FlyingWombat · January 3, 2020, 6:13pm

For split S, I originally thought it was just the inverse of select s.
Where the selections would be all that doesn’t match the regex.
( - selected char, + secondary cursor, ^ primary cursor)

foo,bar
--+ --^
~
split:,

But I don’t get why this happens: where some matches of the regex are selected.

abbba baaab
+--+ -+ ++^
~
split:a

I would have thought that split:a on abba would select the inverse of the regex (select only the b’s and spaces), like this:

abbba baaab
 --+ -+   ^
~
split:a

Feature or Bug? Thoughts?

prion · January 4, 2020, 12:13am

The behavior is more obvious if you type something after performing the split

abbba baaab
# split: a
# i_
_a_bbba_ ba_a_a_b

As you can see it splits the current selection into smaller sub-sections (meaning it retains the current anchor & cursor) by ending the current selection when it meets the regex.

Position 0: start selection
Position 1: matches regex, end selection. Cursor must go on the a character as it is 0 width selection.
Position 2,3,4: continue selection.
Position 5: matches regex so stop selection…

I’m just guessing here but the weird cursor behavior where it sometimes ends up on an “a” seems to be due to have a “0 width selection” between each a. If you split on a+ you get something close to what you expected.

If you want to achieve an inverse selection then you can either do this to select anything that’s at least one character long where all of the characters are not a (written ^a)

abbba baaab
# select: [^a]+
abbba baaab
 --+ -+   ^
# a*
abbb*a b*aaab*

you can also do a zero-width negative lookahead but then I think you have to do a merge afterwards, unless someone else knows how to do it all at once

abbba baaab
# select: (?!a)
abbba baaab
 +++ ++   ^
# <a-_>     (a.k.a. Alt-Underscore)
abbba baaab
 --+ -+   ^
# a*
abbb*a b*aaab*

As an aside if you do an append after the split: a rather than an insert then you almost get the behaviour of the inverse selection but you also end up with a cursor at the end of you selection, which you probably don’t want.

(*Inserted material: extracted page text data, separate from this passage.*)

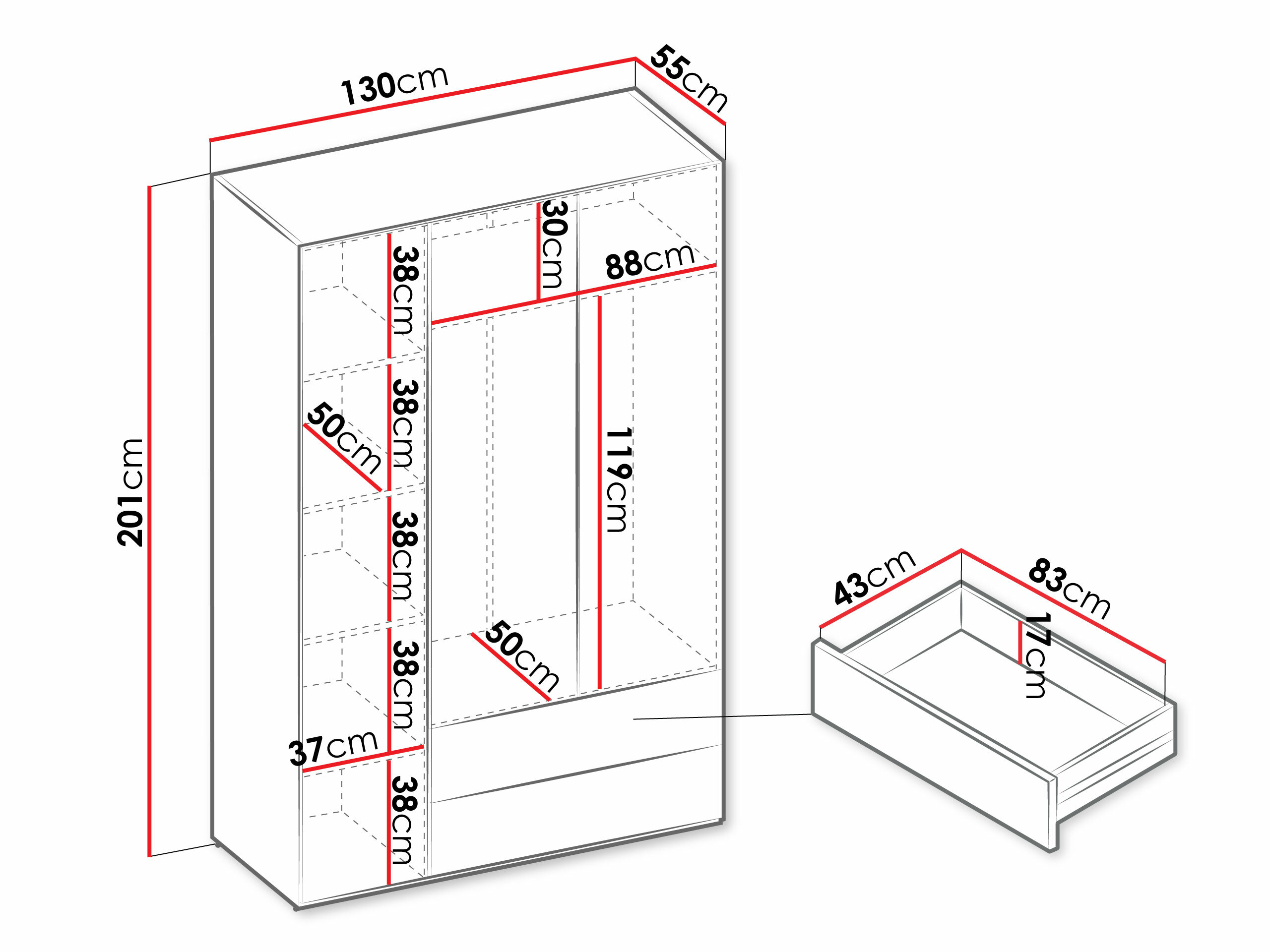 130cm
55cm
201cm
38cm
30cm
88cm
38cm
50cm
119cm
38cm
38cm
50cm
37cm
38cm
43cm
83cm
17cm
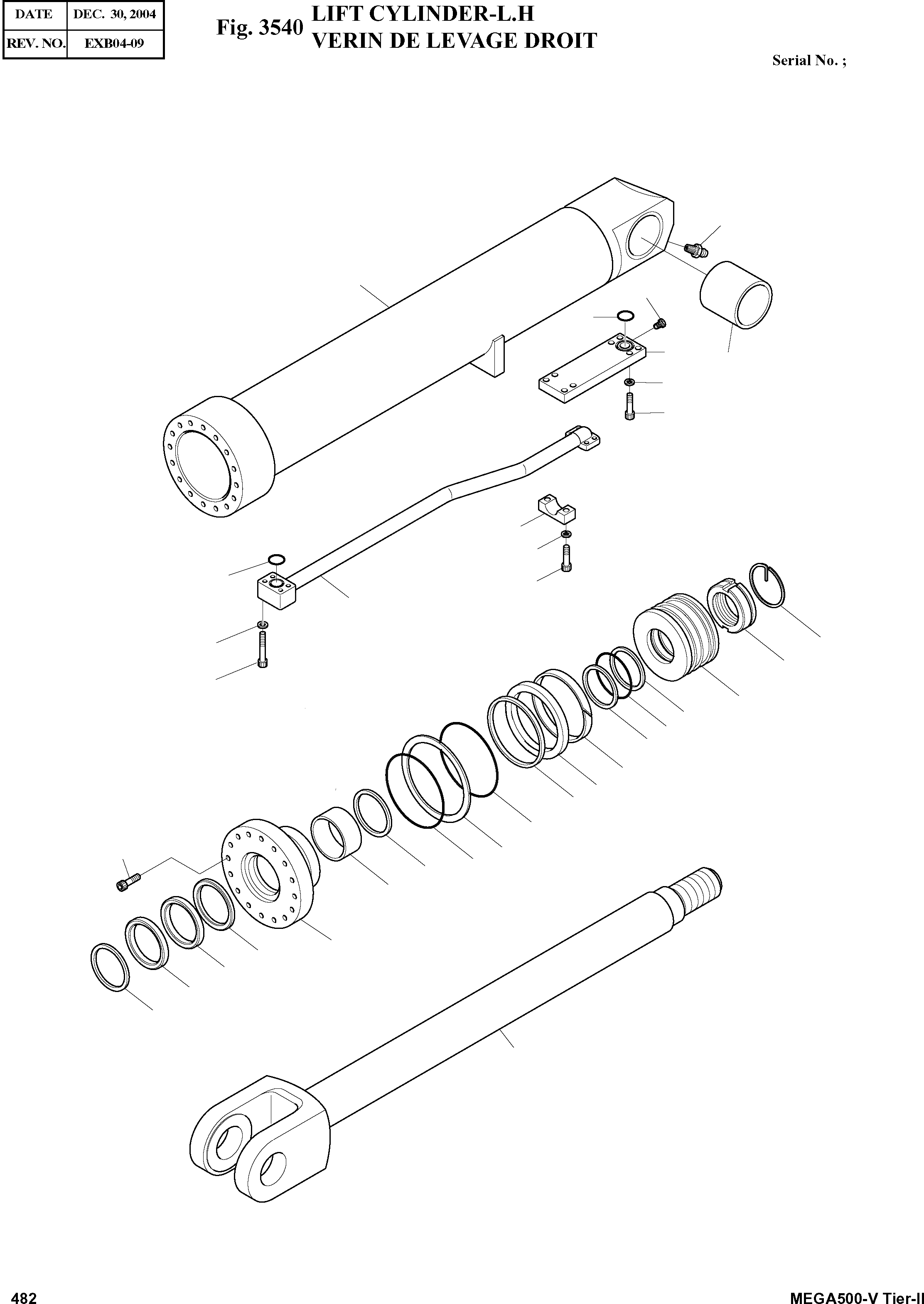 | DATE | DEC. 30, 2004 |
|---|---|
| REV. NO. | EXB04-09 |

Fig. 3540 LIFT CYLINDER-L.H
VERIN DE LEVAGE DROIT

Serial No. ;

482

MEGA500-V Tier-II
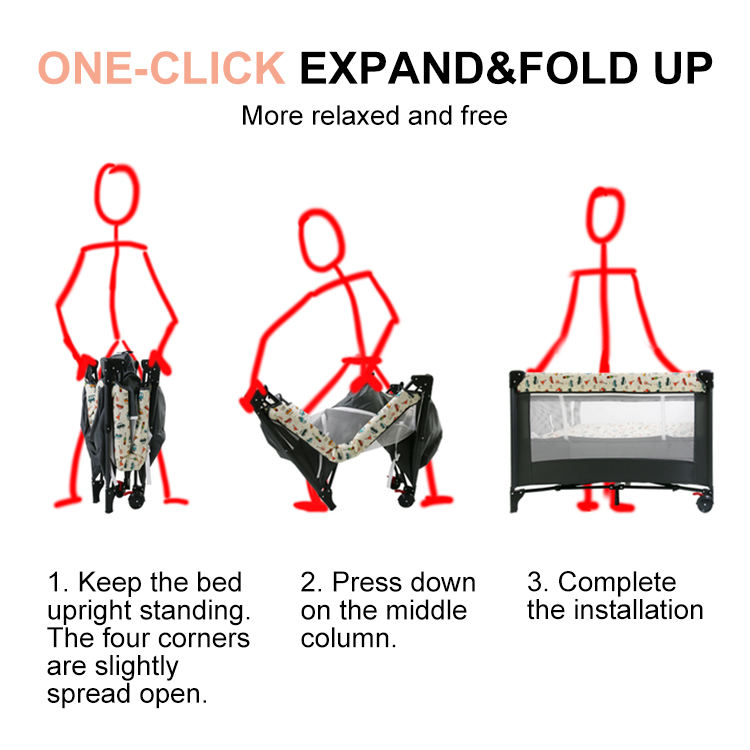 ONE-CLICK EXPAND&FOLD UP

More relaxed and free

1. Keep the bed upright standing. The four corners are slightly spread open.

2. Press down on the middle column.

3. Complete the installation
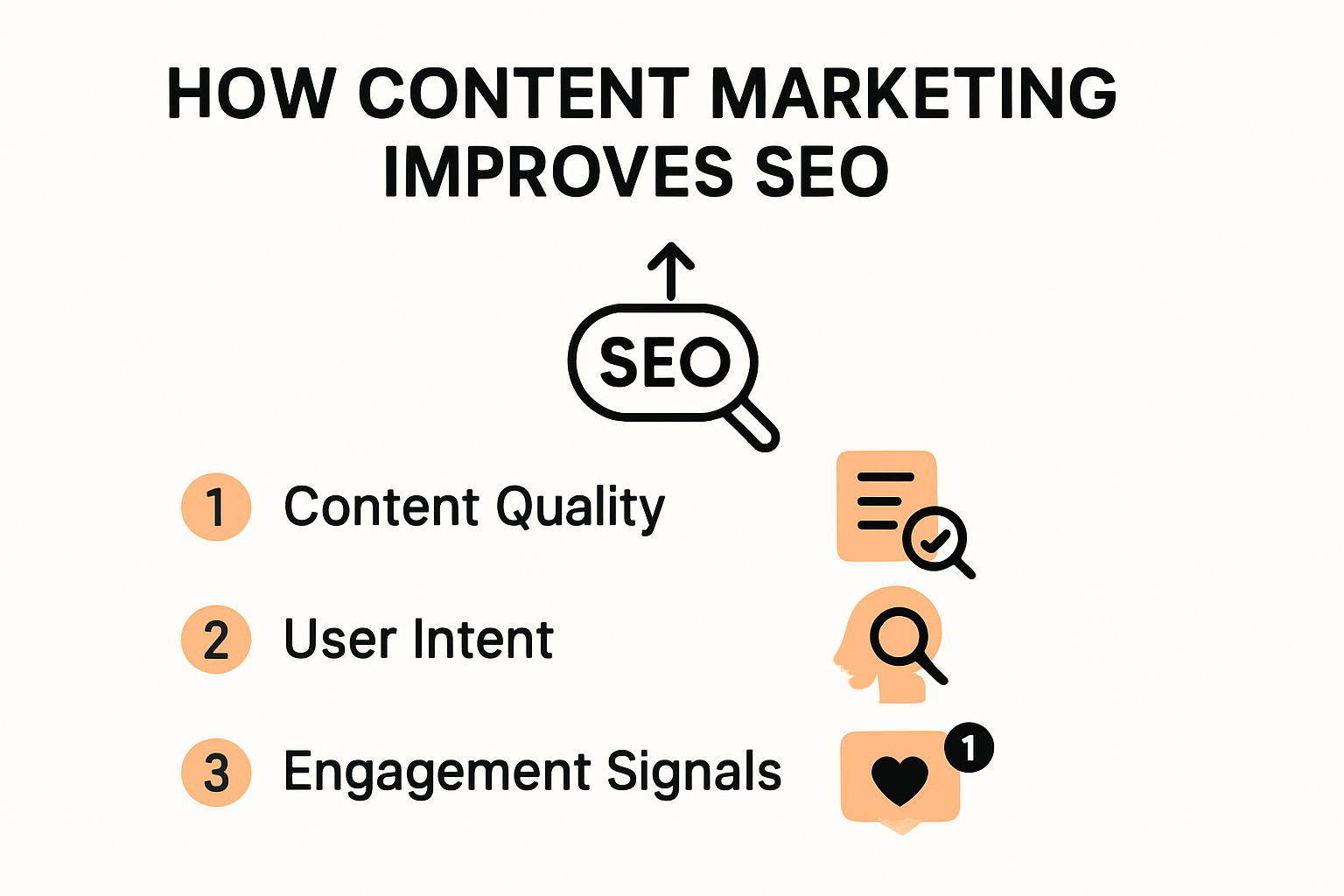 HOW CONTENT MARKETING IMPROVES SEO

SEO

1 Content Quality

2 User Intent

3 Engagement Signals

1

FlyingWombat · January 6, 2020, 11:17pm

I think you’re right about it being 0-width selections between matches.
I haven’t looked at the code, but now that you mention it, I’d guess it just places a cursor before each match, and an anchor after.

((?!expr).)+ gives an inverted match, for simple expressions, but chokes on more complicated ones. For example: an expression to select brackets with text \[.*?\] does not work with the negative lookahead, since “Quantifiers cannot be used in lookarounds”.

The annoying thing is, I could see use-cases for either side: where sometimes you’d want cursors in between adjacent matches (current behavior), and sometimes you wouldn’t (inverted select).

I’d be interested to know which the intention was, for the code design.

FlyingWombat · January 7, 2020, 2:06am

Oh, I just realized, you were right again, using the + quantifier (almost) gives the “inverse match” behavior I was expecting.
Just surround the expression with a capturing group, and add the + quantifier (expr)+
A more complex example:

[]foo[bar][]asdf[qwer]
+ --+       ---+
~
split:(\[.*?\])+

There’s still a pesky cursor at the beginning, when there’s a match starting at pos 0. And again, there are times you might want that, and times you might not.